**Direction**
Report every line of the rows that contains the string "instances". Case counts.

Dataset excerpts
┄┄┄┄┄┄┄┄┄┄┄┄┄┄┄┄┄┄┄┄
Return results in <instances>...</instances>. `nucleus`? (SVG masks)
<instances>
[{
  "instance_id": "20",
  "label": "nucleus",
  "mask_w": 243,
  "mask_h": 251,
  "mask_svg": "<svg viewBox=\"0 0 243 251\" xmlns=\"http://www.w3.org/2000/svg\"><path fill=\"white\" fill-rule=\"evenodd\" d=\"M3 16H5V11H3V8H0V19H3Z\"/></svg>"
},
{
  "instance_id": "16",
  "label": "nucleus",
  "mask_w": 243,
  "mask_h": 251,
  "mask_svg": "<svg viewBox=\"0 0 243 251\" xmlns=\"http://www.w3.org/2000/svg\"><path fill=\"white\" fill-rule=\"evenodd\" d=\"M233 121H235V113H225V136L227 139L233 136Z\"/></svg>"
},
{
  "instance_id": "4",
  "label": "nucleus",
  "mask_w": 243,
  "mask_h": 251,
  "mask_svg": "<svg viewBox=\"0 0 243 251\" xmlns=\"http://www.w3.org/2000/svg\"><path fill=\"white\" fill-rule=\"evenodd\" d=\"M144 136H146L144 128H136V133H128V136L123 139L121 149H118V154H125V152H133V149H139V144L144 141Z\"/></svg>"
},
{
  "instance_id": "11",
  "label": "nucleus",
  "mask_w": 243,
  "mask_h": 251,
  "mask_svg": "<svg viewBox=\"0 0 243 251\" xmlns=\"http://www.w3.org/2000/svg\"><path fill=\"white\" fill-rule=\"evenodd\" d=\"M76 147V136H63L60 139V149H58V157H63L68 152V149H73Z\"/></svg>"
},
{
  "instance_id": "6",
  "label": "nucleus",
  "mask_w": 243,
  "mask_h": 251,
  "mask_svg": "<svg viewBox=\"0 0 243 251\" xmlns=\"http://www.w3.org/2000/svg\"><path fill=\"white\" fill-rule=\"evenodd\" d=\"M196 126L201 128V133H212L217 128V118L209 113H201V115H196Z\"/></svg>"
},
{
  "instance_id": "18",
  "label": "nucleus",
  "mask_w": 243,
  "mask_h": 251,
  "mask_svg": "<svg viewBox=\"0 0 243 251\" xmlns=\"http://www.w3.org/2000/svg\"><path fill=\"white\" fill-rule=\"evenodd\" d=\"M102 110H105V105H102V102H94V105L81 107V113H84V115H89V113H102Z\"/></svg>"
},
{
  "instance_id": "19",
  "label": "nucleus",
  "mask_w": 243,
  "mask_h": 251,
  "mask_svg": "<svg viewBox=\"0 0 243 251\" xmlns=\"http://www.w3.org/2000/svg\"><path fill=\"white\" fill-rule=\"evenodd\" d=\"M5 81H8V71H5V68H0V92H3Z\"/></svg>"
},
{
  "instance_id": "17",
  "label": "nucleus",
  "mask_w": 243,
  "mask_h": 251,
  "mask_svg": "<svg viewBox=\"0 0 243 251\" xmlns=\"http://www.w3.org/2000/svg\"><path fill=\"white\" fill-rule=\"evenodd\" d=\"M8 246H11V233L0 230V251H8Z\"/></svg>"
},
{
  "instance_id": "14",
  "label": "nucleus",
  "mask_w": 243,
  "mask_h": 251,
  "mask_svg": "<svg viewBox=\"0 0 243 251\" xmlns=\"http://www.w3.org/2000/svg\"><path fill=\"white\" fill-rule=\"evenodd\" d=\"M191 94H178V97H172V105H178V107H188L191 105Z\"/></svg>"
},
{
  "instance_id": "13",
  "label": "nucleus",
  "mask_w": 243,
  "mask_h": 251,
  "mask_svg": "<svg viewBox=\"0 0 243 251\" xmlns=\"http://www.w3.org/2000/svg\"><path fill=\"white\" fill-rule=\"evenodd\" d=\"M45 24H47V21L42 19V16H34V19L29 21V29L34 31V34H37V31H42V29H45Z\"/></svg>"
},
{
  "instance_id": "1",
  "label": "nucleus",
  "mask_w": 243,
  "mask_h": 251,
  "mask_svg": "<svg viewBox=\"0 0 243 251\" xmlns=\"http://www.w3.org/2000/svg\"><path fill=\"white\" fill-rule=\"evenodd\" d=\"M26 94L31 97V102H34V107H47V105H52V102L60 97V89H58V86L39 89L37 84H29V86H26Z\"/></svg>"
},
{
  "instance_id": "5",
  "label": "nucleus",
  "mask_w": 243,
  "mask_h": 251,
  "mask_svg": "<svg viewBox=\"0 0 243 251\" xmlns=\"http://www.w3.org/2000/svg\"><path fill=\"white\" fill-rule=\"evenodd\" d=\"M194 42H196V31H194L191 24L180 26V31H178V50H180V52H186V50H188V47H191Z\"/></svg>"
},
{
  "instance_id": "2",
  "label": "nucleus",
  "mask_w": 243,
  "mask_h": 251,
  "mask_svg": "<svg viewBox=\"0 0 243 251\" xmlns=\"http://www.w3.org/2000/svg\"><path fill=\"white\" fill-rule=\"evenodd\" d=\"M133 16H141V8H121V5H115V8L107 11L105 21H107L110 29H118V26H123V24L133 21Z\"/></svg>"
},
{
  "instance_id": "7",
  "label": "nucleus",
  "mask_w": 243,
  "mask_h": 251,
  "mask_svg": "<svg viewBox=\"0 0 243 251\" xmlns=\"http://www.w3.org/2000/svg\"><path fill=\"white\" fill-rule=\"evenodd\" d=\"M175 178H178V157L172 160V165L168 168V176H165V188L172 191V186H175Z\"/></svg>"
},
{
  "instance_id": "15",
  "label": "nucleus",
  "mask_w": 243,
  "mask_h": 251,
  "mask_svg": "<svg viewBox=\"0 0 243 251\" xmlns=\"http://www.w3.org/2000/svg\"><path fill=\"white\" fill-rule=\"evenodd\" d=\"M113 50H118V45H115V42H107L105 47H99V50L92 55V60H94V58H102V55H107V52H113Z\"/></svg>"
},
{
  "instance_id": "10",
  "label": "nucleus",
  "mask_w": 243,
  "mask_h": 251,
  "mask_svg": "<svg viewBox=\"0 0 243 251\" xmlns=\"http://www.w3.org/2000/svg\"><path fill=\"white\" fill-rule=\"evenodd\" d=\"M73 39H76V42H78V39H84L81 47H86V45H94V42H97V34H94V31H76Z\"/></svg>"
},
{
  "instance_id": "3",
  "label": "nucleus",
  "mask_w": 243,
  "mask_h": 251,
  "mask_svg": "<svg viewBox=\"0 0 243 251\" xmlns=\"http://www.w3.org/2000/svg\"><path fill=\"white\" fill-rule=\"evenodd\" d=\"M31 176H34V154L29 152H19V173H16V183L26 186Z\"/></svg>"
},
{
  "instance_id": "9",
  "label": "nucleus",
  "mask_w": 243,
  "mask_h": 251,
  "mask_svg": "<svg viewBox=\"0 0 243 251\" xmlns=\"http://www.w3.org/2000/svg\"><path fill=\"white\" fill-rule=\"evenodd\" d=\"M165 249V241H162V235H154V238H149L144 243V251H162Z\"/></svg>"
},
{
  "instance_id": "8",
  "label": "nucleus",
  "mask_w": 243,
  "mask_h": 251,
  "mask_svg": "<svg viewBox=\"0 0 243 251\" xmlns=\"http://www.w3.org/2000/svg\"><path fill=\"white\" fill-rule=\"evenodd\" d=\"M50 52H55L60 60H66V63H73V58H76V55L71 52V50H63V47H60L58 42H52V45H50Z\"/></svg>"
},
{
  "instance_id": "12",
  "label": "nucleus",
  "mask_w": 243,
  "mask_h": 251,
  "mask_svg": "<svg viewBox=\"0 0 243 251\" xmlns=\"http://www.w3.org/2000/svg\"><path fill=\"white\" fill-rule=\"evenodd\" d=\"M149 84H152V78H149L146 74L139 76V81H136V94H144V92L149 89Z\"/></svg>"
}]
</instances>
┄┄┄┄┄┄┄┄┄┄┄┄┄┄┄┄┄┄┄┄
**Result**
Return results in <instances>...</instances>. `nucleus`? (SVG masks)
<instances>
</instances>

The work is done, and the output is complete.